Now let $\mu>0$, since if $\mu$ is even (or odd, too holds the following statement) $2|2401\mu^3+539\mu^2+40\mu$ then $2$ divides $1-l^2$, thus $\mu-2|2401\mu^3+539\mu^2+40\mu+1-l^2$. When we divide we obtain $$2401\mu^3+539\mu^2+40\mu+1-l^2=(\mu-2)\cdot (2401\mu^2+5341\mu+10722),$$ with remainder $21444+1-l^2$ vanishing, that has not integer solutions. Neither the quotient equation $2401\mu^2+5341\mu+10722=0$ (compute its discriminant to prove). Thus the unique solution is computed as $(m,n)=(4,7)$.

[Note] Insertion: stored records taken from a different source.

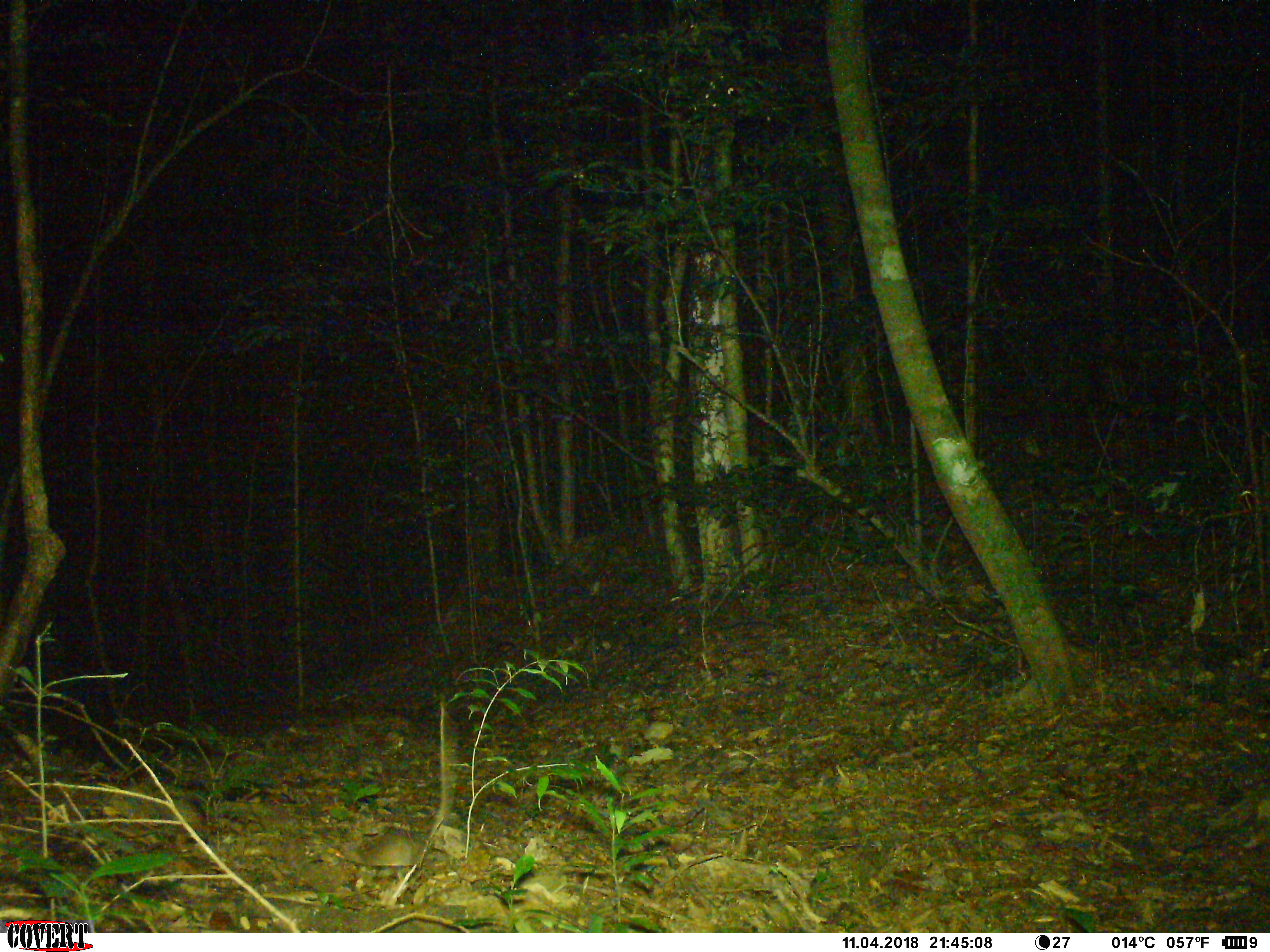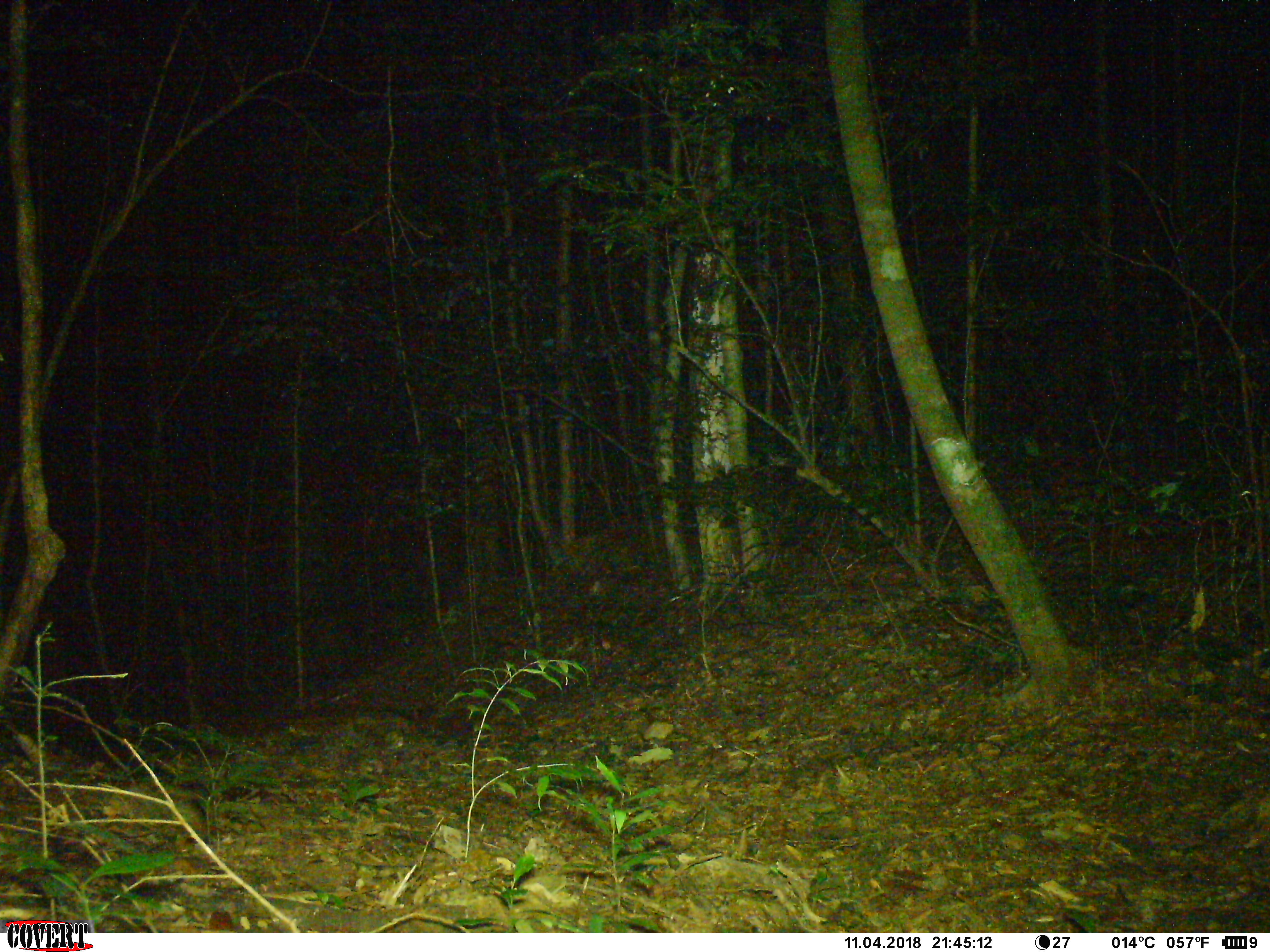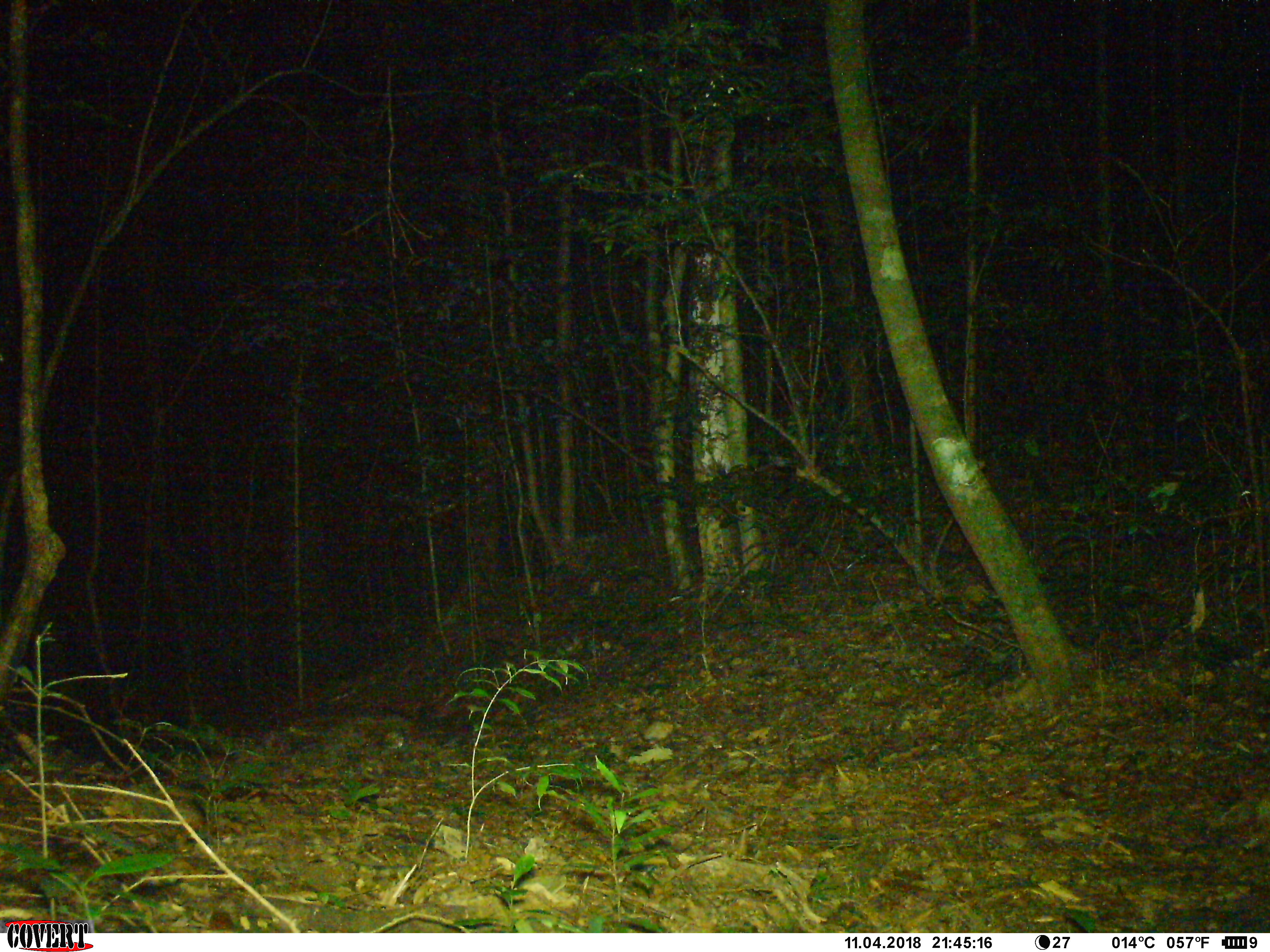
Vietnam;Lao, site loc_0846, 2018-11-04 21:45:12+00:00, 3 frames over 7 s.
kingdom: Animalia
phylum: Chordata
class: Mammalia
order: Rodentia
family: Muridae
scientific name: Muridae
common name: old-world mice and rats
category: unidentified murid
Unidentified murid (old-world mice and rats) (Muridae). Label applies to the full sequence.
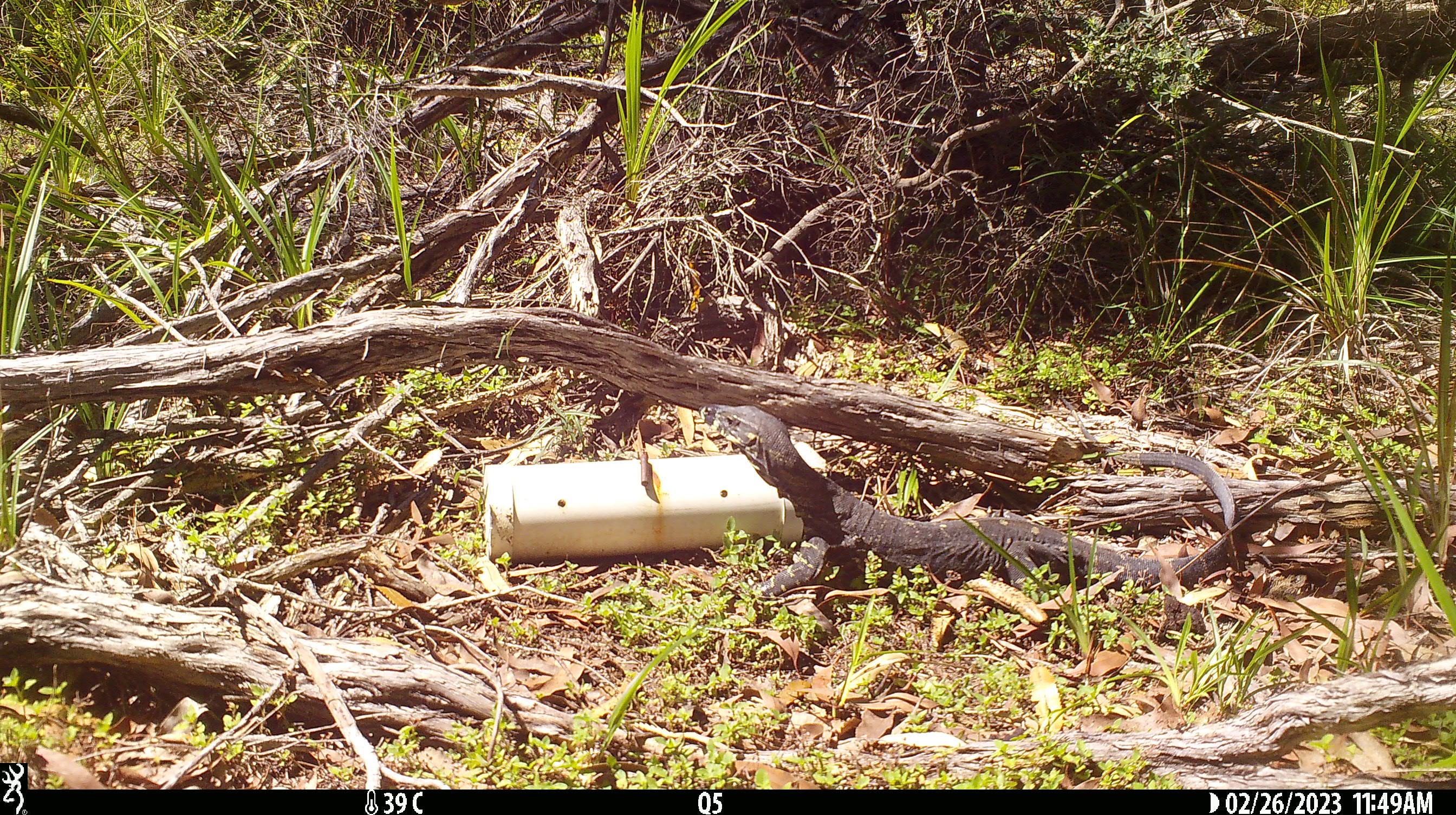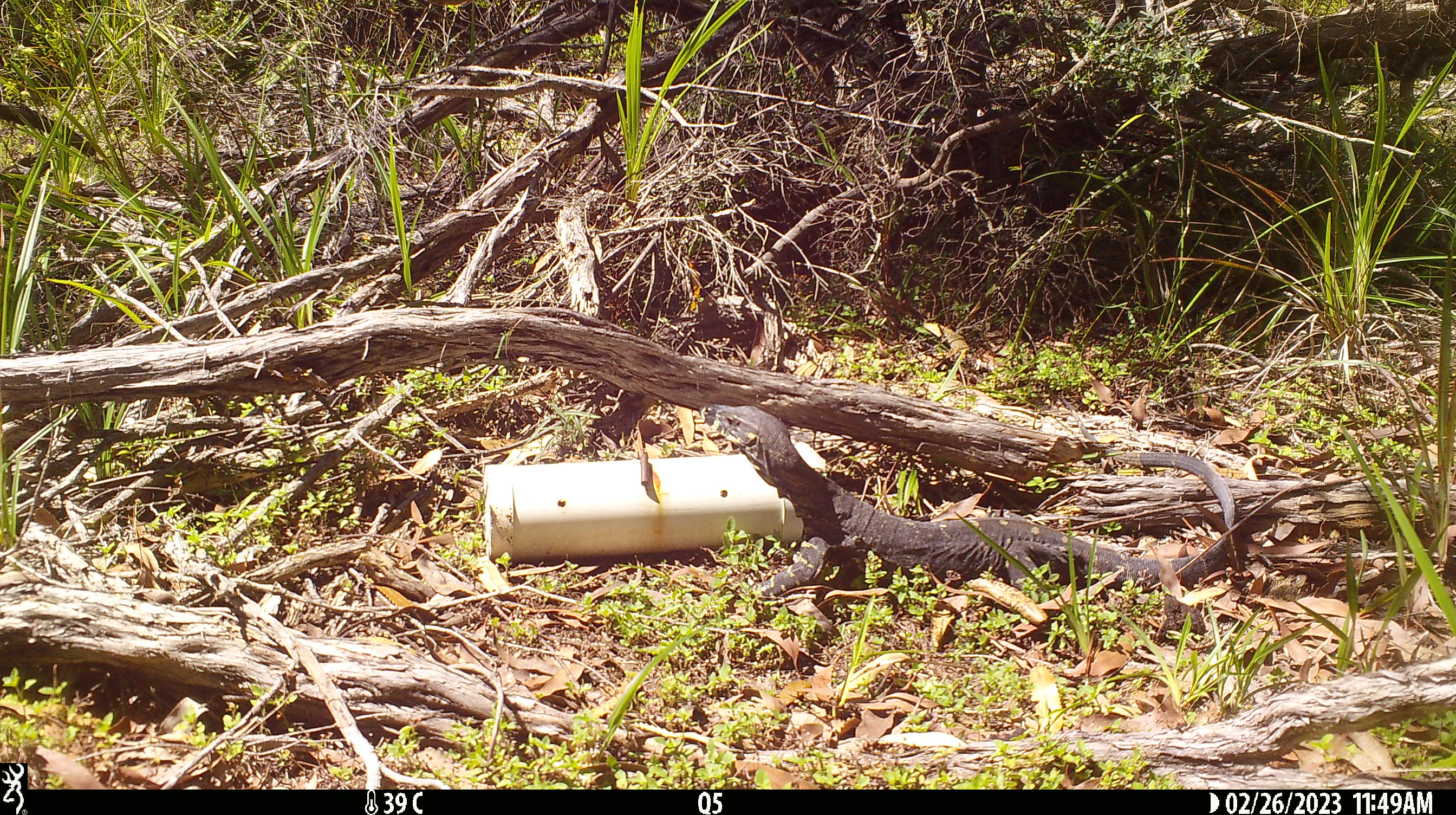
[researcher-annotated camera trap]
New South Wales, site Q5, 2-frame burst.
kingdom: Animalia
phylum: Chordata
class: Reptilia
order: Squamata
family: Varanidae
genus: Varanus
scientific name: Varanus varius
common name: lace monitor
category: goanna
Goanna (lace monitor) (Varanus varius).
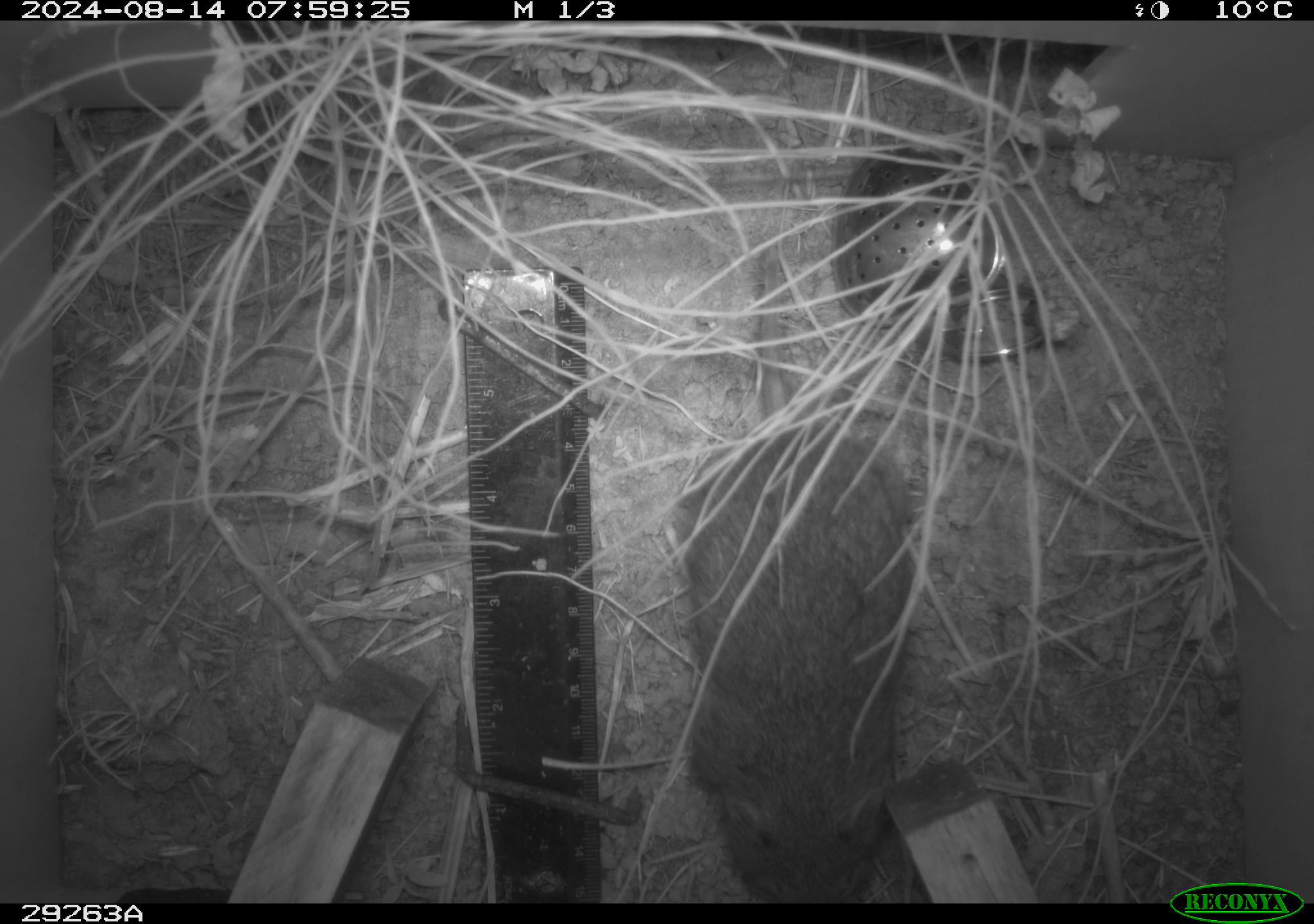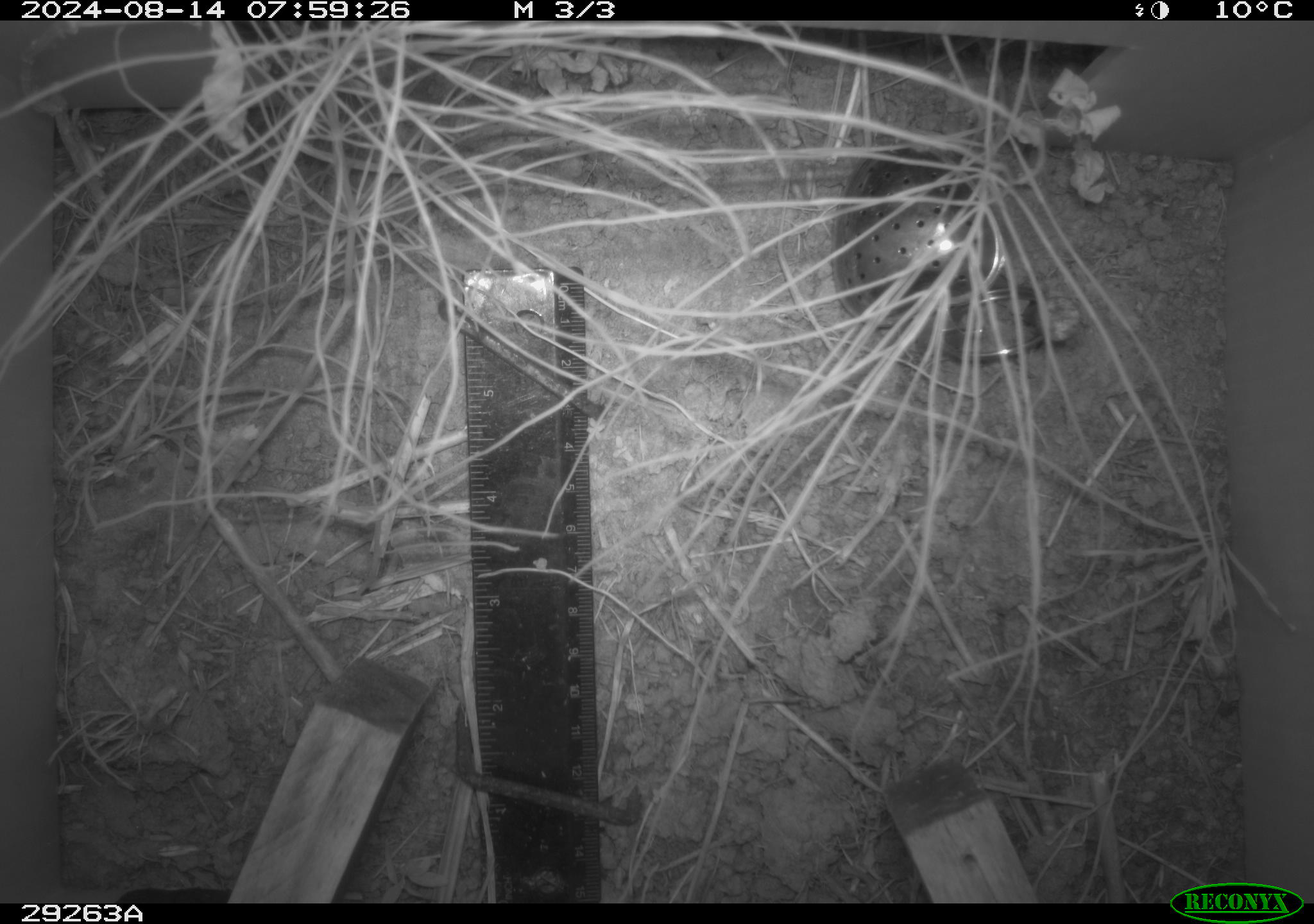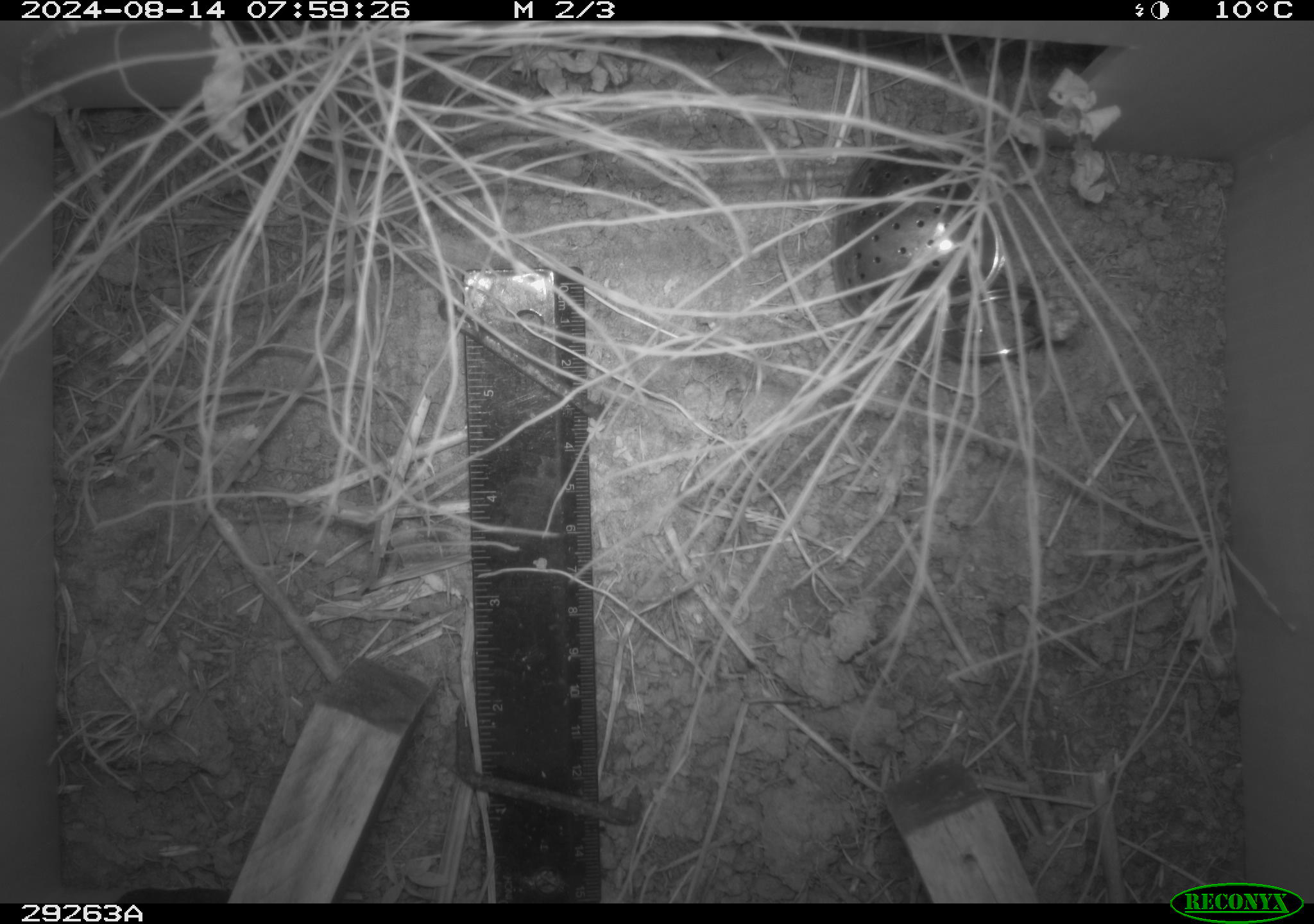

I hope that there aren't mistakes in my computations. Another attempt to solution that I made was study your equation as $$m^2(m-1)=(n-1)(n+1).$$
My solution to ii). We study the case $n=1$ and obtain the solutions $(m,n)=(0,1),(1,1)$. Thus we assume that integers $m,n\geq 1$. And we use previous method for study (and we are sure too to exclude more solutions) in cases $m\equiv 0,1,2,3,5,6\mod 7$. For case $m=7k$ for an integer $k$, we obtain by substitution $(7k)^3-(7k)^2+1-n^2=0$, with remainder (when we divide by $k-2$) $2548+1-n^2=0$ without integer solutions and negative discriminant of polynomial in quotient $343k^2+637k+1274$. My computations (corresponding to polynomial after our substitution, remainder without integer solutions, polynomial in quotient that has negative discriminant) to cases $m\equiv 1,2,3,5,6\mod 7$ are
$343k^3+98k^2+7k+(1-n^2)=0$, $3150+1-n^2=0$ and $343k^2+784k+1575$;
$343k^3+245k^2+56k+4+(1-n^2)=0$, $3840+1-n^2=0$ and $343k^2+931k+1918$;
$343k^3+392k^2+147k+(1-n^2)=0$, $4606+1-n^2=0$ and $343k^2+1078k+2303$;
$343k^3+686k^2+455k+100+(1-n^2)=0$, $6498+1-n^2=0$ and $343k^2+1372k+3199$;
$343k^3+833k^2+672k+180+(1-n^2)=0$, $7600+1-n^2=0$ and $343k^2+1519k+3710$.
(I've edited because my computations were wrong and to give a full solution. Thanks.)